As distinct from the older Drèents publication Oeze Volk, Roet published controversially themed pieces on subjects such as homosexuality, which was a first within the world of Drèents writing. Initially publishing only Drèents, it later adapted its policy and included work in Dutch and other languages as well. Koster was an editor of Roet for twenty years. In 2004 he published an anthology from 25 years of Roet entitled Strèupers van de taol: 25 jaor Roet (Poachers of the language: 25 years of Roet).

==Koster and the Drentse Schrieverskring==
Koster was a member of the Drentse Schrieverskring, a society of Drèents writers founded in 1953. He started to vent his opinion that the society included many members who were not interested in literature. Some members wanted to see him expelled on the basis of his writings, but under the patronage of the society's president Klaas Kleine he was appointed to the board in 1991.

When discord arose in 1992 because a number of members did not want writer and politician Lukas Koops to become president, Koster supported Koops. Citing a ban placed on himself to talk critically about members, Koster subsequently left the Schrieverskring.

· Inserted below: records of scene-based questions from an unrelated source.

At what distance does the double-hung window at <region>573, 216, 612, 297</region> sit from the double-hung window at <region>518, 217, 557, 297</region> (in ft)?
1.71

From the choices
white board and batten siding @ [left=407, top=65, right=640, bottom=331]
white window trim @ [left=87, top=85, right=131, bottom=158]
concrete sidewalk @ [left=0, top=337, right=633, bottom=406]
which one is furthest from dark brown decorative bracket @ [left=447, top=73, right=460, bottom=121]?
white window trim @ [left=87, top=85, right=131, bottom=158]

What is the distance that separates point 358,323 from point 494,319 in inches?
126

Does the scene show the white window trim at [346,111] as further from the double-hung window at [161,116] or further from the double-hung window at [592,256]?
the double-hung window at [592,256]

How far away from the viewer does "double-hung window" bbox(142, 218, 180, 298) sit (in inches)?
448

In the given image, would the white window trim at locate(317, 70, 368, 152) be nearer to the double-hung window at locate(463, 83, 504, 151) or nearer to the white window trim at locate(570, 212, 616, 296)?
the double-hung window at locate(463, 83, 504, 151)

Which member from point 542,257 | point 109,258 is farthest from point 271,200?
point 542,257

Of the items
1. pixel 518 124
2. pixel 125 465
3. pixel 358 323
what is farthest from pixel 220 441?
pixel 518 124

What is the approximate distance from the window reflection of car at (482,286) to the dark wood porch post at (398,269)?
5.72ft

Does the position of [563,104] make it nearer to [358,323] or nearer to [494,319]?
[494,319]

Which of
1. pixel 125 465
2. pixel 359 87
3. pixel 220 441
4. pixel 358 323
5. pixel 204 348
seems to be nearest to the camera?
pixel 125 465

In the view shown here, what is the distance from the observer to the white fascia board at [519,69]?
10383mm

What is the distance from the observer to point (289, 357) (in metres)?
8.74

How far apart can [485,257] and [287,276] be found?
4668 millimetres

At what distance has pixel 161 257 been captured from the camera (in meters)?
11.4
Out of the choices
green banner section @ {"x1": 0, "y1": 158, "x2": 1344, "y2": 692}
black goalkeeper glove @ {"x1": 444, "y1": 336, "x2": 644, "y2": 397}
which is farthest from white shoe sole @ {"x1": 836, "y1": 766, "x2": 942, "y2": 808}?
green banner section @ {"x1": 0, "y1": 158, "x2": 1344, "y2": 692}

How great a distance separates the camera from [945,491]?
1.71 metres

==Publications by and about Koster==
Many of Koster's short pieces, not always published under his own name, have not been collected. In 1995, Het Drentse Boek published his semi-autobiographical account Zölfportret mit sparzegelties (Self-portrait with Spar savings coupons), vignettes largely of his childhood and student life. He made the first Drèents translation of a comic, the Spike and Suzy album Het hondeparadies (The dog paradise), published in 1998. In the same year he published the Dutch-language monograph Tegen de stroom in. Het kunstenaarschap van Rudi Seidel (Against the grain. Rudi Seidel's life as an artist).

The collection Hotel an 't spoor (Hotel along the railroad) brought together Koster's poems of the preceding thirty years (Het Drentse Boek, 2010). It won the 2011 Dagblad van het Noorden regional language prize in the prose and poetry category. The volume includes his oft-quoted short poem Requiem veur een hunebed of Petrae in de vrömde, which takes an ironic swipe at Drenthe's famous megalithic hunebeds.

In 2017 Het Drentse Boek published Koster's Oostwaartsch! Grensverkennings van een Sudentendrent, a travel account written partly in Dutch and partly in Drèents. This was followed by Ik trap hum an (Het Drentse Boek, 2020), a selection of columns Koster wrote for the daily Dagblad van het Noorden under the pen name Sjarlefrans. Also in 2020 appeared Een goed stuk vleis: Drents volkstiedschrift under the pseudonymous editorship of Lodewijk van Heiden and John Harbours (Koster and Jan Harbers).

The winter 1999/2000 issue of Roet was dedicated to Koster on the occasion of his stepping down as editor in chief. In 2006, the Drèents language institute Drentse Taol (now Huus van de Taol) released a writer's portrait about him on DVD.

==Quotes==
- Writing in Drèents is and always will be a curious affair. And I like it that way. I like the offbeat. It's what gives life an interesting twist.
- I, Meine Roswinkel, was born along the Heufdvaort, some three kilometres south of the Riest, and with hindsight you could say I've remained a Peat Drent all my life. That's to say, I need space, I want to be able to name what I don't like, I don't want to be buried in some or other village on the sands where there is no private life, where you have to join in everything. I have zero obligations. I am my own boss.